DATA SECTION:
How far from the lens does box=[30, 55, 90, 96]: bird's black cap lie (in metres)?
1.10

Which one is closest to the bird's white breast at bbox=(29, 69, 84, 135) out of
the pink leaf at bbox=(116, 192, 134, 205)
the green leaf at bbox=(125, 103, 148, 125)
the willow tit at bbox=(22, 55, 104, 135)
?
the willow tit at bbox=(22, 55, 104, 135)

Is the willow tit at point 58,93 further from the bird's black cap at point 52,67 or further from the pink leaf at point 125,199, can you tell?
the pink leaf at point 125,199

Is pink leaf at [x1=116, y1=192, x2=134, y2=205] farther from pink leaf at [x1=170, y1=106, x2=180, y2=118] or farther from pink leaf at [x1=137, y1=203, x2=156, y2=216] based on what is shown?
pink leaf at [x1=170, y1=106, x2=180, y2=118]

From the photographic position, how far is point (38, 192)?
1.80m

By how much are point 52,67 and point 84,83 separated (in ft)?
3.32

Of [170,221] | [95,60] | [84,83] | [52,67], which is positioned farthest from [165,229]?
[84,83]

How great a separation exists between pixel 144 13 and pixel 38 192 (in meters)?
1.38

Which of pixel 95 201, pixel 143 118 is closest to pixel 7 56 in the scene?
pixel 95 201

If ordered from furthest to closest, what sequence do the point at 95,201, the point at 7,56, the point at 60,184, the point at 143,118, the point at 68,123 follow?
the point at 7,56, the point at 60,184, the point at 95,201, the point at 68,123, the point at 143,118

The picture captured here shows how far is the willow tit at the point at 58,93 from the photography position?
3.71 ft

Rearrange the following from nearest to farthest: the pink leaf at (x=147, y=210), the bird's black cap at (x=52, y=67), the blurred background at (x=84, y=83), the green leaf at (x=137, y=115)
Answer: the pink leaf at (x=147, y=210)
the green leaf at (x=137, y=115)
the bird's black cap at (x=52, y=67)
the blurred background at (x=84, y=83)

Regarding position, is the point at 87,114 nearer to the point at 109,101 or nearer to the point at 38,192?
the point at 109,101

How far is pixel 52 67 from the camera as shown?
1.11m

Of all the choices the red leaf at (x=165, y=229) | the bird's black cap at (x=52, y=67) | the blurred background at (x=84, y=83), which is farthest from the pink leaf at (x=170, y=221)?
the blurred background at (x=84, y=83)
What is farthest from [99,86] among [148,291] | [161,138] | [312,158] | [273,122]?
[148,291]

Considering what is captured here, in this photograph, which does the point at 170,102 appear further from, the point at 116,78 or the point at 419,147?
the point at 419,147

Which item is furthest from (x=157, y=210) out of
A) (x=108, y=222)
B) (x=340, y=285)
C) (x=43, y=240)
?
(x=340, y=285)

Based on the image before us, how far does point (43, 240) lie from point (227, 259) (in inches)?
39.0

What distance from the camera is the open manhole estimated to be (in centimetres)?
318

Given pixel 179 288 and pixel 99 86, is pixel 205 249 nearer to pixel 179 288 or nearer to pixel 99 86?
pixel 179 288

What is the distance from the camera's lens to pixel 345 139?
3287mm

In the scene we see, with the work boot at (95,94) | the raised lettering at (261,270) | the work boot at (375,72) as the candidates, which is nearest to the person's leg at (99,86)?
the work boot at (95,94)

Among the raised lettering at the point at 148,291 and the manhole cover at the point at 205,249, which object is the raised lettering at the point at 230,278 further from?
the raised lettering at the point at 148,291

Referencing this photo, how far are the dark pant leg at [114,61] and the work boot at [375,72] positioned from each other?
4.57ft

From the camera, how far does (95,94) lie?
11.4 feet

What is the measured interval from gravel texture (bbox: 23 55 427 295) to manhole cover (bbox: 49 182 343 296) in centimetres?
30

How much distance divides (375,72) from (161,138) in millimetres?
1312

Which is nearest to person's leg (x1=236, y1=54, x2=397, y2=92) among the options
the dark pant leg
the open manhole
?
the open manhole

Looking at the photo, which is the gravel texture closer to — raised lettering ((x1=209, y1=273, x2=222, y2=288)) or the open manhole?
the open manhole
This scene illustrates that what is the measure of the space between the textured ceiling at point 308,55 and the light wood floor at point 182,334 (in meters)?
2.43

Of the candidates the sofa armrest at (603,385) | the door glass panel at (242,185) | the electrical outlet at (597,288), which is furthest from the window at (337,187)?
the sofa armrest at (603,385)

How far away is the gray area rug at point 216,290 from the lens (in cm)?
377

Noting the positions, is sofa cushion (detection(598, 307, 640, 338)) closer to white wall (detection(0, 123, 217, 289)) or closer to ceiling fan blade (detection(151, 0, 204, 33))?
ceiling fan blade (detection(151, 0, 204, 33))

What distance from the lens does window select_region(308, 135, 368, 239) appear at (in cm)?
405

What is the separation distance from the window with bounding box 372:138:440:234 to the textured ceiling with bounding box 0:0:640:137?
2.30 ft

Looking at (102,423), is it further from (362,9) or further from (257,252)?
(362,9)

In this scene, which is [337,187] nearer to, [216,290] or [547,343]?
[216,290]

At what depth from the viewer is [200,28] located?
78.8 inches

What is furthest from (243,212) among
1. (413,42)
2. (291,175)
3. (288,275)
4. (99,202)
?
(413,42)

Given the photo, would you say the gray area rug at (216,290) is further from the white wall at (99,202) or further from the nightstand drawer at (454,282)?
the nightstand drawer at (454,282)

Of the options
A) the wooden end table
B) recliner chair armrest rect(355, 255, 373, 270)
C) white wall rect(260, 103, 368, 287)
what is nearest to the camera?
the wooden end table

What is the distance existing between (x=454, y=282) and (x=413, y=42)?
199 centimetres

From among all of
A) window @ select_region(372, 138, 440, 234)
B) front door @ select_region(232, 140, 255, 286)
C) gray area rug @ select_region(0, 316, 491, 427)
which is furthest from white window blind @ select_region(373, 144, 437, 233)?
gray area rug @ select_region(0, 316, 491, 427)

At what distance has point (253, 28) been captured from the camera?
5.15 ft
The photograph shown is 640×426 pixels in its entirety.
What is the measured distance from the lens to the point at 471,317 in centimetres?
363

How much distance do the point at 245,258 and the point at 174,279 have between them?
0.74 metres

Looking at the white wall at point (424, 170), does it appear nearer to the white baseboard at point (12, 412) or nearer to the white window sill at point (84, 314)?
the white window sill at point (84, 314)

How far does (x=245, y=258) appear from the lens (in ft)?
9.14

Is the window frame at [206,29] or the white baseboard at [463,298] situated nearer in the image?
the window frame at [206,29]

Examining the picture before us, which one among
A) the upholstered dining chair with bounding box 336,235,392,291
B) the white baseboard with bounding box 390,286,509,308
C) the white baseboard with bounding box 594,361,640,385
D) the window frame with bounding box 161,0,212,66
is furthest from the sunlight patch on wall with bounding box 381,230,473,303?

WRITTEN PROBLEM: Count the lines in the records that contain the string "meters", treating uppercase and lowercase letters as distinct. Reply with that number alone.

IN RESPONSE: 2